Taking care of the mentally ill? We'll sort it out later. Pay for the looming billion-dollar bill for building new schools? Worry about it mañana. Smaller class sizes? We'll make the kids recite the Declaration of Independence instead.
The big winner at the Legislature this year was, predictably, the Arizona Cardinals, who showed everybody where the Legislature's priorities were. For all their tough talk, lawmakers eventually caved like, well, a house of cards, agreeing to allow Maricopa County taxpayers to vote on whether to build an NFL palace with higher taxes on car rentals and hotel rooms.
And what did Pima County lawmakers, who supported the deal, get out of it? A chance to likewise sock the tourists with a bed tax down here, with the proceeds flowing to the Metropolitan Tucson Convention & Visitors Bureau. The bureau could see its budget double, to more than $8 million a year. That's a lot of glossy brochures.
With Pima County's desperate financial straits, why can't the money be used elsewhere -- say, to help pave a road? Because lawmakers have resisted efforts to allow tourist taxes to be spent on anything besides tourism -- and apparently, tourists don't use roads, although they rent plenty of cars.
How about really doing something to attract tourists -- namely, keeping vacation costs low by voting no on this one in November?
COLORADO ROCKY: TUSD's lame-duck Superintendent George F. Garcia is on the road again trying out for a similar post in the smaller Boulder Valley School District. Garcia, who lost his gamble for the top public schools job in Las Vegas, is setting his sights much lower in a system with just 27,000 students. Garcia, one of five candidates interviewing, was the subject of a puff-file in the Boulder Daily Camera that, among other things, had former Mayor George Miller praising Garcia for the new Drachman School site -- a good end to a bad land scam by the city and TUSD. Garcia is done here June 30. His wife, Mary, the Leona Helmsley of the Sunnyside Unified School District, also is done this summer.

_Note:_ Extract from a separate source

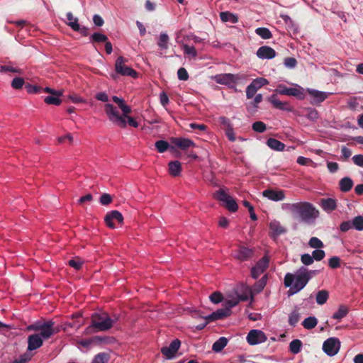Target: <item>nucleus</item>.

GAP ATTACK: George Garcia's big deal at TUSD has been "attacking the gap" -- to raise the student performance. But it's a Gap attack that entranced his workers. An advertising ploy, purportedly from the Gap clothing store, recently swirled around the computers of TUSD's hard-at-work bureaucrats and administrators. The booty, some kind of discount, was so enticing that too many TUSD staffers logged on. The result? A crashed system where school business was stifled.
MEET THE CANDIDATES: The Pima Association of Taxpayers is hosting a forum for candidates in the hotly contested Amphi School Board recall race, as well as the upcoming Oro Valley Town Council election.
The forum is this Saturday, April 29, at Nanini Library, 7300 N. Shannon Road. You can hear what Oro Valley Town Council candidates have to say from 1 to 2:15 p.m. Candidates in the Amphi School Board race will be on hand from 2:30 to 3:45 p.m.
RUMMAGE AROUND: Amphi Board member Ken Smith has run up considerable legal fees in his ongoing battle against County Attorney Barbara LaWall, who is seeking to boot him from the Amphi Board because his wife is enrolled in the district's early retirement program.
Smith's supporters hope to help him pay off some of those legal bills with a rummage sale at 9000 N. Oracle Road this Saturday, April 29, from 8 a.m. to 2 p.m. Along with furniture, plants, books and clothes, you'll be able to pick up a "Free Ken Smith" T-shirt -- sure to become a collector's item!
AVALANCE OF OPPOSTION: Ignoring overwhelming public outrage, the Arizona Department of Transportation is proceeding with plans to construct a rockfall containment project at a highway pullout outside of Patagonia (see "Rocky Road?" March 30). At a recent meeting, ADOT officials gave clear indication of their intention to construct a ditch to catch the rare rolling rocks before they can reach the road, no matter what area residents think. The highway builders insist the ditch must be built, even though they can show only five incidences in the last five years of rocks of any size reaching the roadway. At the conclusion of the meeting, angry audience members vowed to stop the project through litigation, while the bureaucrats returned to their desks to plan for the boondoggle.
SWINGS AND MISSES: Members of the Amphi High School girls softball team are wearing inspirational T-shirts which read "We've all gotten past third base; How far have you gone?"
We understand that the use of baseball lingo to discuss sexual activity is outdated and probably even sexist, so the kids almost certainly didn't get the reference. But shouldn't it have been caught by an adult somewhere along the line?